▸ EXERCISE REQUIREMENTS:
**a.** In the court opinion on the receivership dispute, copy the passage from "Citation82 Fed.R.Serv.3d 654,859" up to and including "NY, for Defendants.".
**b.** According to the court opinion on the receivership dispute, under which franchise do the defendants operate their hotels?
**c.** Continue the court opinion on the receivership dispute from its final line.
++++ SUPPLIED TEXT
U.S. Bank Nat'l Ass'n v. Nesbitt Bellevue Prop. LLC

Decision Date05 June 2012
Docket NumberNo. 12 Civ. 423(JGK).,12 Civ. 423(JGK).
Citation82 Fed.R.Serv.3d 654,859 F.Supp.2d 602
PartiesU.S. BANK NATIONAL ASSOCIATION, Plaintiff, v. NESBITT BELLEVUE PROPERTY LLC, et al., Defendants.
CourtU.S. District Court — Southern District of New York

OPINION TEXT STARTS HERE

Keith Michael Brandofino, Eric J. Berardi, Tamara Anne Daniels, Kilpatrick Townsend & Stockton LLP, New York, NY, for Plaintiff.

John Kolsin Crossman, Frank Christian Welzer, Zukerman Gore, Brandeis & Crossman, LLP, New York, NY, for Defendants.

OPINION AND ORDER

JOHN G. KOELTL, District Judge.

This case involves the plaintiff's attempt to appoint a receiver for the defendants' properties because of the defendants' default on loans for which the properties were collateral. U.S. National Bank (“U.S. Bank,” the plaintiff,” or the Trustee) is the Trustee, pursuant to a March 2006 Pooling and Servicing Agreement (the “PSA”) of various loans, including loans made to the defendants. The defendants are limited liability companies which own and operate, under the Embassy Suites franchise, hotels that are collateral for the defendants' loans. In January, 2012, the Trustee filed by Order to Show Cause a motion for the appointment of a temporary receiver for the defendants' properties. The defendants now move to dismiss this case for lack of subject matter jurisdiction pursuant to Rule 12(b)(1) of the Federal Rules of Civil Procedure.

I.
++++++++
++++ PROVIDED DATA
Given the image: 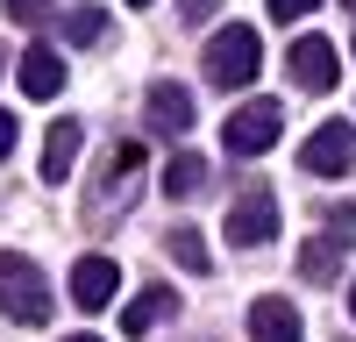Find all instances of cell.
<instances>
[{"label":"cell","instance_id":"6da1fadb","mask_svg":"<svg viewBox=\"0 0 356 342\" xmlns=\"http://www.w3.org/2000/svg\"><path fill=\"white\" fill-rule=\"evenodd\" d=\"M50 278L29 264L22 250H0V314H8V321H29V328H43L50 321Z\"/></svg>","mask_w":356,"mask_h":342},{"label":"cell","instance_id":"7a4b0ae2","mask_svg":"<svg viewBox=\"0 0 356 342\" xmlns=\"http://www.w3.org/2000/svg\"><path fill=\"white\" fill-rule=\"evenodd\" d=\"M207 79L214 86H250L257 79V65H264V43H257V28L250 22H228V28H214V43H207Z\"/></svg>","mask_w":356,"mask_h":342},{"label":"cell","instance_id":"3957f363","mask_svg":"<svg viewBox=\"0 0 356 342\" xmlns=\"http://www.w3.org/2000/svg\"><path fill=\"white\" fill-rule=\"evenodd\" d=\"M278 136H285V107H278V100H250V107H235L228 129H221L228 157H264Z\"/></svg>","mask_w":356,"mask_h":342},{"label":"cell","instance_id":"277c9868","mask_svg":"<svg viewBox=\"0 0 356 342\" xmlns=\"http://www.w3.org/2000/svg\"><path fill=\"white\" fill-rule=\"evenodd\" d=\"M349 243H356V207H335L328 228L300 250V278H307V285H328V278L342 271V250H349Z\"/></svg>","mask_w":356,"mask_h":342},{"label":"cell","instance_id":"5b68a950","mask_svg":"<svg viewBox=\"0 0 356 342\" xmlns=\"http://www.w3.org/2000/svg\"><path fill=\"white\" fill-rule=\"evenodd\" d=\"M136 171H143V150H136V142H114V150L100 157V193H93V214H100V221H114V214L129 207V193L143 186Z\"/></svg>","mask_w":356,"mask_h":342},{"label":"cell","instance_id":"8992f818","mask_svg":"<svg viewBox=\"0 0 356 342\" xmlns=\"http://www.w3.org/2000/svg\"><path fill=\"white\" fill-rule=\"evenodd\" d=\"M300 164H307V179H342V171L356 164V129L349 122H321L314 142L300 150Z\"/></svg>","mask_w":356,"mask_h":342},{"label":"cell","instance_id":"52a82bcc","mask_svg":"<svg viewBox=\"0 0 356 342\" xmlns=\"http://www.w3.org/2000/svg\"><path fill=\"white\" fill-rule=\"evenodd\" d=\"M285 72H292V86H307V93H335V79H342L335 43L328 36H300V43L285 50Z\"/></svg>","mask_w":356,"mask_h":342},{"label":"cell","instance_id":"ba28073f","mask_svg":"<svg viewBox=\"0 0 356 342\" xmlns=\"http://www.w3.org/2000/svg\"><path fill=\"white\" fill-rule=\"evenodd\" d=\"M271 236H278V200L257 186V193H243V200L228 207V243H243V250H264Z\"/></svg>","mask_w":356,"mask_h":342},{"label":"cell","instance_id":"9c48e42d","mask_svg":"<svg viewBox=\"0 0 356 342\" xmlns=\"http://www.w3.org/2000/svg\"><path fill=\"white\" fill-rule=\"evenodd\" d=\"M114 293H122V264H114V256H79L72 264V307L79 314L114 307Z\"/></svg>","mask_w":356,"mask_h":342},{"label":"cell","instance_id":"30bf717a","mask_svg":"<svg viewBox=\"0 0 356 342\" xmlns=\"http://www.w3.org/2000/svg\"><path fill=\"white\" fill-rule=\"evenodd\" d=\"M15 79H22L29 100H57V93H65V57H57L50 43H29L15 57Z\"/></svg>","mask_w":356,"mask_h":342},{"label":"cell","instance_id":"8fae6325","mask_svg":"<svg viewBox=\"0 0 356 342\" xmlns=\"http://www.w3.org/2000/svg\"><path fill=\"white\" fill-rule=\"evenodd\" d=\"M143 122H150L157 136H186V129H193V93H186V86H171V79H157L150 93H143Z\"/></svg>","mask_w":356,"mask_h":342},{"label":"cell","instance_id":"7c38bea8","mask_svg":"<svg viewBox=\"0 0 356 342\" xmlns=\"http://www.w3.org/2000/svg\"><path fill=\"white\" fill-rule=\"evenodd\" d=\"M250 342H307V335H300V307L278 300V293H264V300L250 307Z\"/></svg>","mask_w":356,"mask_h":342},{"label":"cell","instance_id":"4fadbf2b","mask_svg":"<svg viewBox=\"0 0 356 342\" xmlns=\"http://www.w3.org/2000/svg\"><path fill=\"white\" fill-rule=\"evenodd\" d=\"M171 314H178V293H164V285H143V293L122 307V328H129V335H150V328L171 321Z\"/></svg>","mask_w":356,"mask_h":342},{"label":"cell","instance_id":"5bb4252c","mask_svg":"<svg viewBox=\"0 0 356 342\" xmlns=\"http://www.w3.org/2000/svg\"><path fill=\"white\" fill-rule=\"evenodd\" d=\"M79 142H86V129H79V122H50V142H43V179H50V186H57V179H72Z\"/></svg>","mask_w":356,"mask_h":342},{"label":"cell","instance_id":"9a60e30c","mask_svg":"<svg viewBox=\"0 0 356 342\" xmlns=\"http://www.w3.org/2000/svg\"><path fill=\"white\" fill-rule=\"evenodd\" d=\"M207 179H214V171H207V157H193V150H178V157L164 164V179H157V186H164L171 200H193V193H200Z\"/></svg>","mask_w":356,"mask_h":342},{"label":"cell","instance_id":"2e32d148","mask_svg":"<svg viewBox=\"0 0 356 342\" xmlns=\"http://www.w3.org/2000/svg\"><path fill=\"white\" fill-rule=\"evenodd\" d=\"M164 250H171V264L178 271H214V256H207V243H200V228H171V236H164Z\"/></svg>","mask_w":356,"mask_h":342},{"label":"cell","instance_id":"e0dca14e","mask_svg":"<svg viewBox=\"0 0 356 342\" xmlns=\"http://www.w3.org/2000/svg\"><path fill=\"white\" fill-rule=\"evenodd\" d=\"M100 28H107V15L86 0V8H72V15H65V43H100Z\"/></svg>","mask_w":356,"mask_h":342},{"label":"cell","instance_id":"ac0fdd59","mask_svg":"<svg viewBox=\"0 0 356 342\" xmlns=\"http://www.w3.org/2000/svg\"><path fill=\"white\" fill-rule=\"evenodd\" d=\"M8 15H15L22 28H43V22H50V0H8Z\"/></svg>","mask_w":356,"mask_h":342},{"label":"cell","instance_id":"d6986e66","mask_svg":"<svg viewBox=\"0 0 356 342\" xmlns=\"http://www.w3.org/2000/svg\"><path fill=\"white\" fill-rule=\"evenodd\" d=\"M264 8H271V22H307L321 0H264Z\"/></svg>","mask_w":356,"mask_h":342},{"label":"cell","instance_id":"ffe728a7","mask_svg":"<svg viewBox=\"0 0 356 342\" xmlns=\"http://www.w3.org/2000/svg\"><path fill=\"white\" fill-rule=\"evenodd\" d=\"M8 150H15V114L0 107V157H8Z\"/></svg>","mask_w":356,"mask_h":342},{"label":"cell","instance_id":"44dd1931","mask_svg":"<svg viewBox=\"0 0 356 342\" xmlns=\"http://www.w3.org/2000/svg\"><path fill=\"white\" fill-rule=\"evenodd\" d=\"M186 15H193V22H207V15H214V0H186Z\"/></svg>","mask_w":356,"mask_h":342},{"label":"cell","instance_id":"7402d4cb","mask_svg":"<svg viewBox=\"0 0 356 342\" xmlns=\"http://www.w3.org/2000/svg\"><path fill=\"white\" fill-rule=\"evenodd\" d=\"M65 342H100V335H65Z\"/></svg>","mask_w":356,"mask_h":342},{"label":"cell","instance_id":"603a6c76","mask_svg":"<svg viewBox=\"0 0 356 342\" xmlns=\"http://www.w3.org/2000/svg\"><path fill=\"white\" fill-rule=\"evenodd\" d=\"M349 314H356V285H349Z\"/></svg>","mask_w":356,"mask_h":342},{"label":"cell","instance_id":"cb8c5ba5","mask_svg":"<svg viewBox=\"0 0 356 342\" xmlns=\"http://www.w3.org/2000/svg\"><path fill=\"white\" fill-rule=\"evenodd\" d=\"M136 8H150V0H136Z\"/></svg>","mask_w":356,"mask_h":342},{"label":"cell","instance_id":"d4e9b609","mask_svg":"<svg viewBox=\"0 0 356 342\" xmlns=\"http://www.w3.org/2000/svg\"><path fill=\"white\" fill-rule=\"evenodd\" d=\"M0 65H8V50H0Z\"/></svg>","mask_w":356,"mask_h":342},{"label":"cell","instance_id":"484cf974","mask_svg":"<svg viewBox=\"0 0 356 342\" xmlns=\"http://www.w3.org/2000/svg\"><path fill=\"white\" fill-rule=\"evenodd\" d=\"M342 8H356V0H342Z\"/></svg>","mask_w":356,"mask_h":342}]
</instances>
++++++++
▸ OUTPUTS IN ORDER:
**a.**
Citation82 Fed.R.Serv.3d 654,859 F.Supp.2d 602
PartiesU.S. BANK NATIONAL ASSOCIATION, Plaintiff, v. NESBITT BELLEVUE PROPERTY LLC, et al., Defendants.
CourtU.S. District Court — Southern District of New York

OPINION TEXT STARTS HERE

Keith Michael Brandofino, Eric J. Berardi, Tamara Anne Daniels, Kilpatrick Townsend & Stockton LLP, New York, NY, for Plaintiff.

John Kolsin Crossman, Frank Christian Welzer, Zukerman Gore, Brandeis & Crossman, LLP, New York, NY, for Defendants.

**b.** Embassy Suites

**c.**
The facts relevant to this motion are undisputed unless otherwise noted.

U.S. Bank has alleged that this Court has subject matter jurisdiction pursuant to 28 U.S.C. § 1332 based on diversity of citizenship. (Compl. ¶ 12.) There is no dispute that the amount in controversy is greater than $75,000. The issue is whether there is complete diversity of the parties.

U.S. Bank asserts, and the defendants do not contest, that it is a national banking association with its main office in the state of Ohio. (Compl. ¶ 1.) U.S. Bank is therefore a citizen of Ohio. See Wachovia Bank v. Schmidt, 546 U.S. 303, 318, 126 S.Ct. 941, 163 L.Ed.2d 797 (2006). U.S. Bank also asserts, and the defendants do not contest, that the defendants are limited liability companies, and that neither the defendants' members, nor the members or partners of the defendants' corporate parents, are citizens of Ohio. (Compl. ¶¶ 4–11.)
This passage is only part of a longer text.